Der Termin zwischen Philipp Müller und dem Journalisten des «Regionaljournals» von SRF ist schon länger festgesetzt. Am letzten Freitag Vormittag treffen sie sich um 11 Uhr beim Wohnort des Politikers für ein Interview über die anstehenden Ständerats-Wahlen. Was zu diesem Zeitpunkt noch niemand wusste: Nur wenige Stunden vor dem Treffen verursachte Müller mit seinem Auto einen Crash, der Rollerfahrerin Kim A. (17) schwer verletzte.
Müller gibt sich im Interview gewohnt stilsicher, antwortet ruhig und überlegt. Vom «Schock», der bei ihm vorgeherrscht habe, war da bereits nichts mehr zu merken. Im ganzen Gespräch erwähnt der Präsident der FDP den Vorfall nicht ein einziges Mal.
Ein Satz wie Hohn
Ein Satz des Politikers muss hingegen für das junge Unfallopfer wie Hohn wirken: Darauf angesprochen, wie sein weiterer Tag noch aussehe, antwortete Müller: «Ich habe sehr viel Arbeit hier zu Hause im Büro. Dann unzählige Mails und Telefone mit Journalisten. Medienarbeit ist sehr wichtig. Mein Tag ist ausgefüllt. Aber am Abend gönne ich mir ein Nachtessen mit einem guten Glas Wein.»

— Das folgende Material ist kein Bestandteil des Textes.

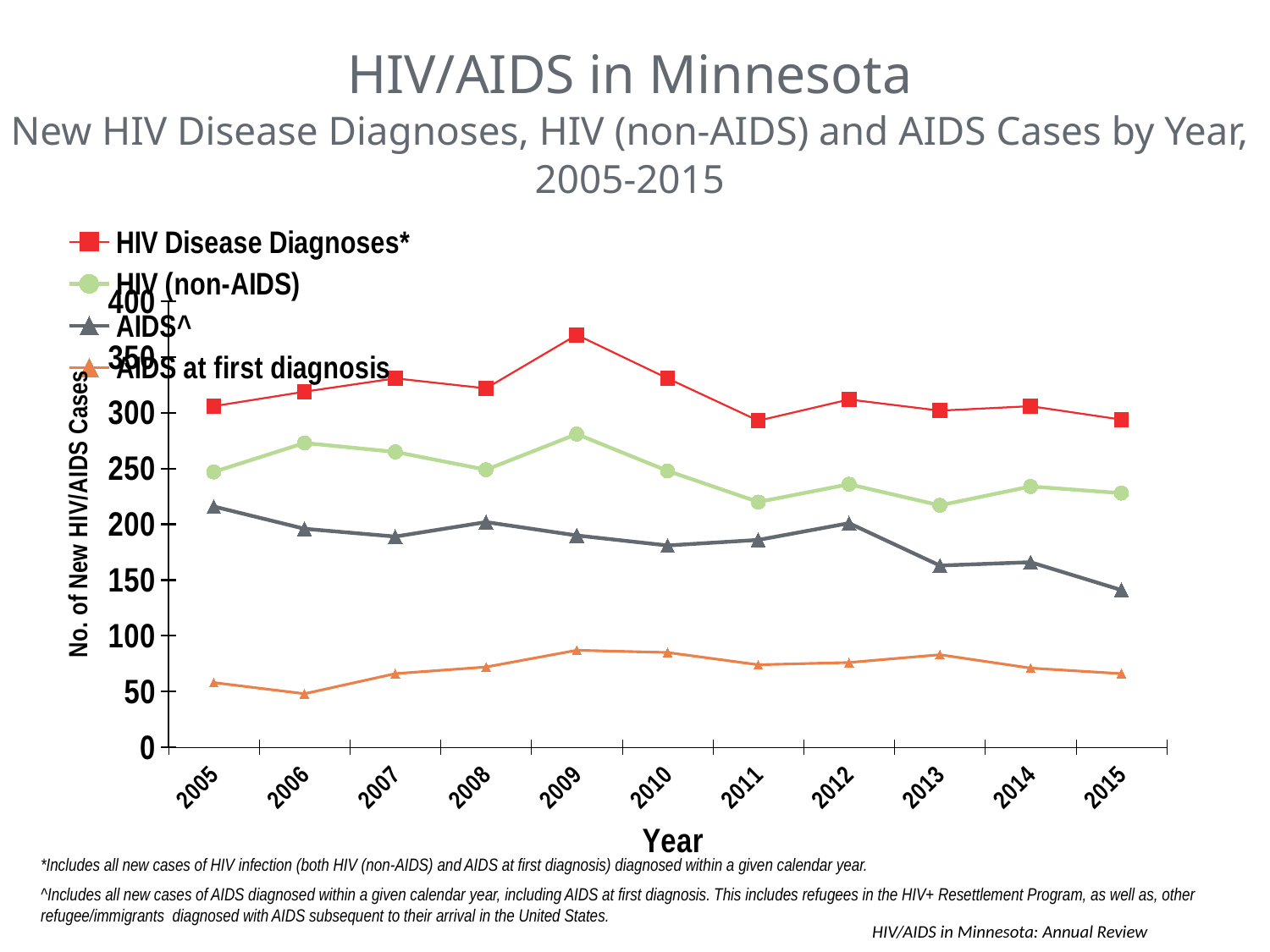
How many series does the legend list? 4 Is the value for AIDS at first diagnosis in 2009 greater or less than 100? less Is the value for HIV (non-AIDS) in 2009 greater or less than 250? greater In which year is the AIDS^ series at its highest? 2005 Is the value for HIV Disease Diagnoses* in 2009 greater or less than 350? greater In which year is the HIV Disease Diagnoses* series at its highest? 2009 In which year is the AIDS^ series at its lowest? 2015 Does the AIDS^ series overall rise or fall from 2005 to 2015? Fall In which year is the AIDS at first diagnosis series at its lowest? 2006 What kind of chart is shown on the slide? Line chart How many years are plotted along the x axis? 11 Which is larger: the AIDS^ value in 2005 or the AIDS^ value in 2015? 2005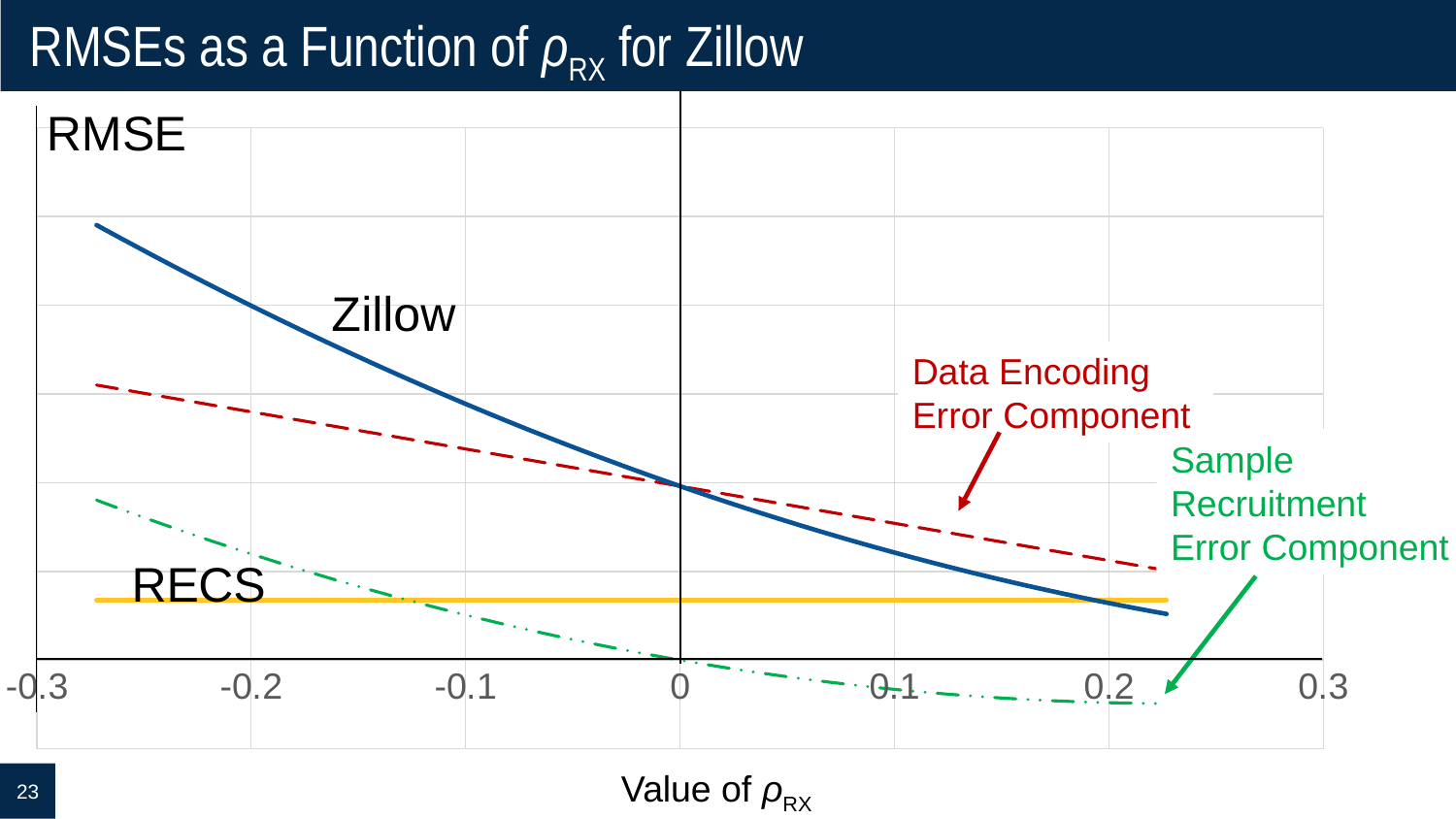
Does the Data Encoding Error Component line rise or fall as ρRX increases? Falls At ρRX = 0.1, which is higher: the Data Encoding Error Component line or the Zillow line? Data Encoding Error Component Does the Zillow line rise or fall as the value of ρRX increases? Falls What kind of chart is shown on the slide? Line chart What is the label of the x axis? Value of ρRX What is the title of the chart on the slide? RMSEs as a Function of ρRX for Zillow How many lines are plotted on the chart? 4 At ρRX = -0.2, which is higher: the Zillow line or the RECS line? Zillow Does the RECS line rise, fall, or stay flat as ρRX increases? Stays flat How many tick labels are shown on the x axis? 7 At ρRX = -0.2, which is higher: the Zillow line or the Data Encoding Error Component line? Zillow Which line is the lowest on the chart at ρRX = 0.1? Sample Recruitment Error Component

Am Freitag Nachmittag verschickte Müller dann eine Stellungnahme zum Unfall. Darin bedauerte er den Vorfall sehr und wünschte der Rollerfahrerin gute Besserung.
«Es ist jetzt ein Härtetest für ihn»
Müller wurde bereits vom Vater des angefahrenen Jugendlichen kritisiert, weil er sich weder am Unfallort noch später bei der Familie des Opfers gemeldet habe. Die Äusserung im Interview könnten den Politiker nun zusätzlich in ein schlechtes Licht rücken.

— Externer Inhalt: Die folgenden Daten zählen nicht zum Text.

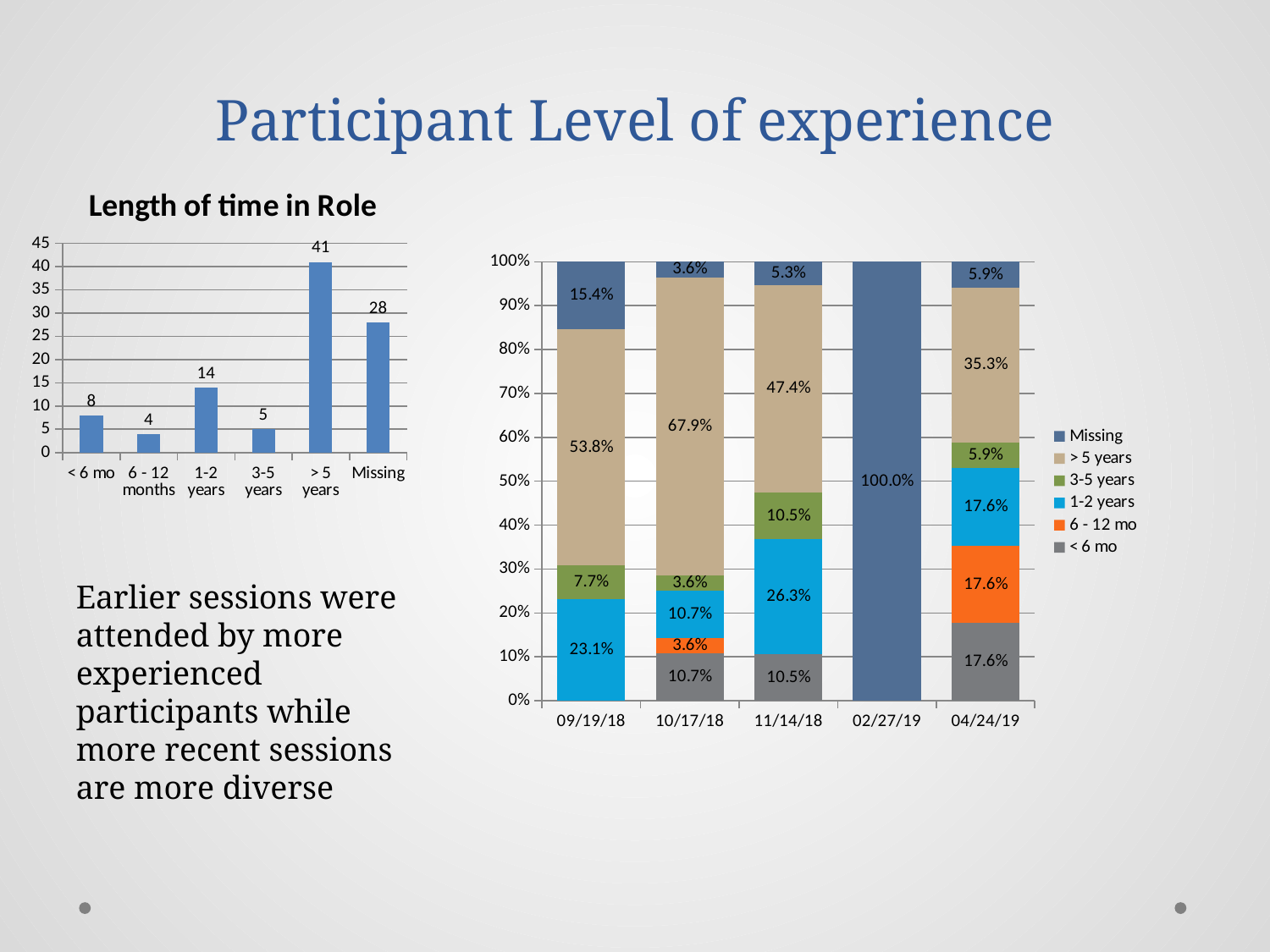
In the 'Length of time in Role' chart, which is larger, the value for '< 6 mo' or the value for '3-5 years'? < 6 mo In the stacked bar chart on the right, what is the value for 'Missing' on 02/27/19? 100.0% In the 'Length of time in Role' chart, what is the value for '> 5 years'? 41 In the stacked bar chart on the right, what is the difference between the '> 5 years' values on 09/19/18 and 04/24/19? 18.5% What kind of chart is the chart on the right of the slide? Stacked bar chart In the stacked bar chart on the right, what is the value for '> 5 years' on 10/17/18? 67.9% In the 'Length of time in Role' chart, which category has the highest value? > 5 years In the 'Length of time in Role' chart, how many categories are shown on the x axis? 6 In the 'Length of time in Role' chart, what is the difference between the values for '> 5 years' and 'Missing'? 13 In the stacked bar chart on the right, how many series does the legend list? 6 In the 'Length of time in Role' chart, which category has the lowest value? 6 - 12 months In the stacked bar chart on the right, what is the value for '1-2 years' on 11/14/18? 26.3%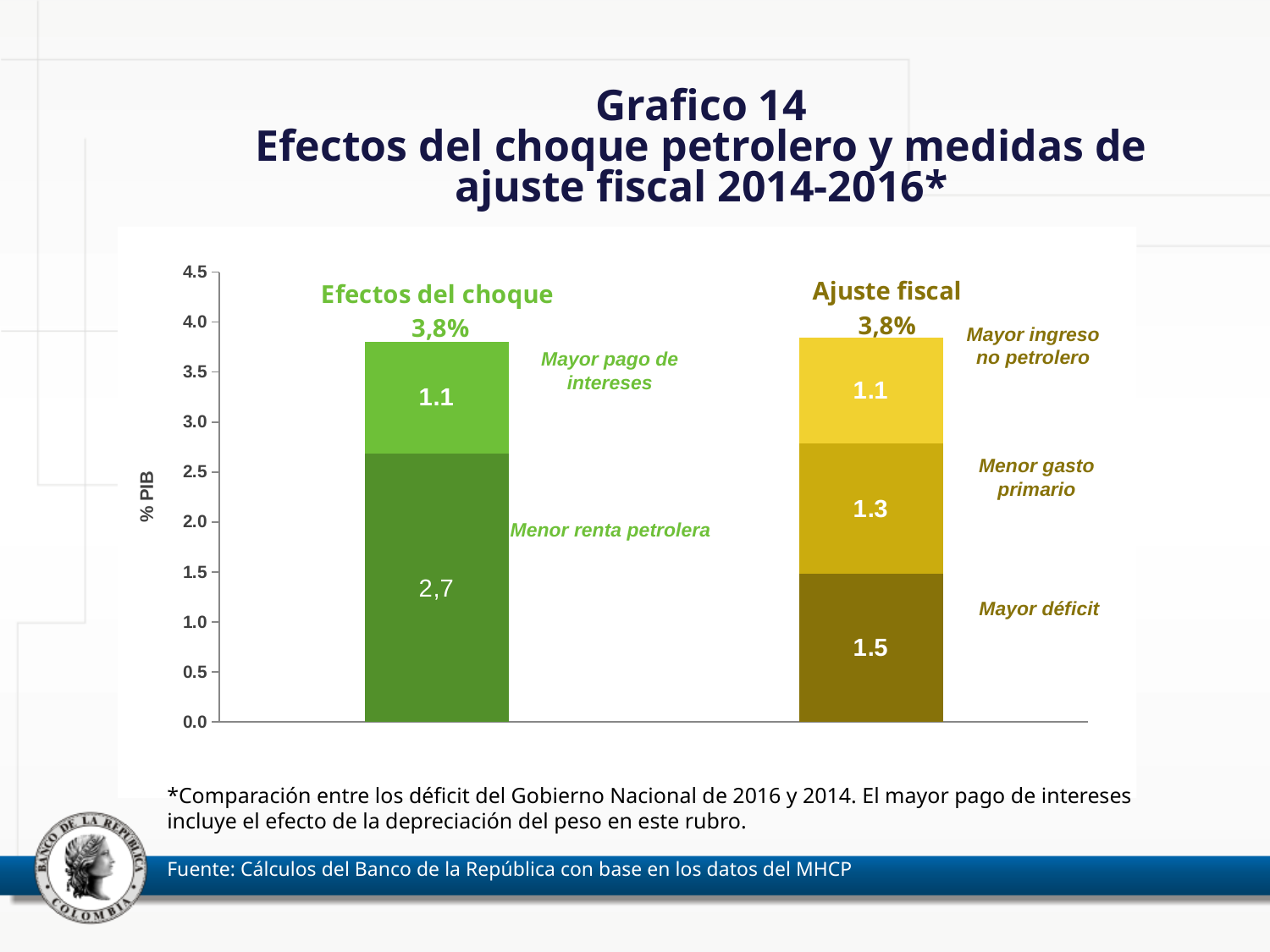
What is the total shown above the 'Ajuste fiscal' bar? 3,8% What is the value of the 'Menor gasto primario' segment in the 'Ajuste fiscal' bar? 1.3 What is the label of the vertical axis? % PIB What is the difference between the 'Menor renta petrolera' segment (2,7) and the 'Mayor pago de intereses' segment (1.1)? 1.6 What is the value of the 'Mayor ingreso no petrolero' segment in the 'Ajuste fiscal' bar? 1.1 What is the value of the 'Mayor pago de intereses' segment in the 'Efectos del choque' bar? 1.1 Which segment of the 'Ajuste fiscal' bar is the smallest? Mayor ingreso no petrolero What is the total shown above the 'Efectos del choque' bar? 3,8% What is the value of the 'Menor renta petrolera' segment in the 'Efectos del choque' bar? 2,7 What type of chart is shown on the slide? stacked bar chart Which segment of the 'Ajuste fiscal' bar is the largest? Mayor déficit What is the value of the 'Mayor déficit' segment in the 'Ajuste fiscal' bar? 1.5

Marco Unternährer, erfahrener Luzerner Rechtsanwalt von Verkehrsopfern, rät Müller im SonntagsBlick, alles zu sagen, was er weiss. «Es ist jetzt ein Härtetest für ihn: Wie handelt man in einer Situation, in der hohes moralisches Verhalten gefordert ist? Von ihm, dem Nationalrat und FDP-Chef, erwartet man jetzt korrektes Verhalten ganz besonders.»
Um die genaue Unfallursache zu klären, ist eine Untersuchung eingeleitet worden. Die Kantonspolizei nahm Müller vorübergehend den Führerausweis ab. Dabei handelt es sich jedoch um ein Standardvorgehen.